## Stated task 1
Answer these questions using the passage on second-choice confidence ratings:
(a) Besides a biased perception of the number of dots, what could be driving the sampling bias in the free sampling condition?
(b) What happened to the second confidence rating on trials where participants changed their mind?
(c) Did sampling bias of the chosen item affect confidence in the second experiment?
## Stated task 2
Reproduce word for word everything in the passage on second-choice confidence ratings from "5. Analysis of" down to "(see point 1).".
## Stated task 3
Carry on the passage on second-choice confidence ratings from the point where it stops.

··· Provided passage ···

5. Analysis of confidence ratings for the second choice. Since confidence ratings were also obtained at the second choice, it seems it would be interesting to analyse those to assess whether these are similarly influenced specifically by actively biased information sampling, e.g. allowing people to feel even more confident in the second choice, but also how that interacts with potential changes of mind. The analysis of confidence ratings for the second choice may also help rule out the possibility that the sampling bias observed in the free sampling condition is driven not by a biased perception of the number of dots toward the previously chosen option, but by an increased internal noise (and larger uncertainty) for higher numerosities (see point 1).

We thank the reviewer for this suggestion. We have now included further analysis of the final confidence in participant’s choices. We already presented some analysis pertaining to the effect of numerosity on confidence (see Reviewers’ point #1, above), which indicates that the overall number of dots did not affect the confidence on the second choice. We performed an additional hierarchical regression analysis specifically predicting the second confidence rating. In both experiments, we found that the second confidence rating was significantly predicted by difficulty (|ΔDots|), with higher confidence in trials with higher dot difference (i.e., easier trials). As expected, we also found that the second confidence rating tended to be lower when participants changed their mind on that trial in both experiments. In experiment 1, we found a positive effect of sampling bias on confidence, indicating that trials in which participants presented more asymmetric resampling towards the chosen option generated higher confidence for the second choice. Interestingly, we found a negative interaction effect between the strength of the sampling bias towards the initially chosen stimulus and change of mind in experiment 1. This means that when participants changed their mind, the effect of sampling bias on confidence was reduced (i.e. gaze asymmetry affected confidence less when participants changed their mind). This may indicate that in trials where participants changed their minds, gaze was less indicative of participants’ actual belief. Importantly, we did not find effects of sampling bias of the chosen item on confidence in the second experiment.

··· Dataset extract ···

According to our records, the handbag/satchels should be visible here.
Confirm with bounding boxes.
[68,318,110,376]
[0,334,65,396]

···

## Exercise response 1
(a) An increased internal noise, with larger uncertainty, for higher numerosities.
(b) It tended to be lower, in both experiments.
(c) No. No such effects were found in the second experiment.

## Exercise response 2
5. Analysis of confidence ratings for the second choice. Since confidence ratings were also obtained at the second choice, it seems it would be interesting to analyse those to assess whether these are similarly influenced specifically by actively biased information sampling, e.g. allowing people to feel even more confident in the second choice, but also how that interacts with potential changes of mind. The analysis of confidence ratings for the second choice may also help rule out the possibility that the sampling bias observed in the free sampling condition is driven not by a biased perception of the number of dots toward the previously chosen option, but by an increased internal noise (and larger uncertainty) for higher numerosities (see point 1).

## Exercise response 3
Also, we compared the confidence rating across conditions in experiment 2 and did not find a significant difference.

We have included these results in the Results section as follows (lines 153, 253, and 357):

“… Besides this, sampling time difference in turn affected confidence in the second choice, such that the stronger sampling bias was towards the initially chosen stimulus, the higher confidence in the second choice if that same stimulus was chosen again (Figure 2—figure supplement 1; t26.01=9.40, p<0.001). Change of mind was a significant negative predictor of the second confidence rating (t23.66=-10.41, p<0.001). Also, a negative interaction effect between sampling time difference and change of mind on the second confidence rating was observed, meaning that the effect of sampling bias on confidence was reversed in trials where participants changed their mind (t24.48=-10.21, p<0.001). …”

“… Change of mind also negatively predicted confidence in the second choice phase (Figure 2—figure supplement 1; t16.59=-6.39, p<0.001), but in contrast to experiment 1 there was no effect of sampling time difference on the second confidence rating (t161.30=-0.78, p=0.44). …”

“… The number of changes of mind was also equal between the two conditions (t17=0.75, p=0.47) as well as both confidence ratings (confidence in first choice: t17=-1.38, p=0.19; confidence in second choice: t17=0.5, p=0.62; for more details see Figure 4—figure supplements 10-12). …”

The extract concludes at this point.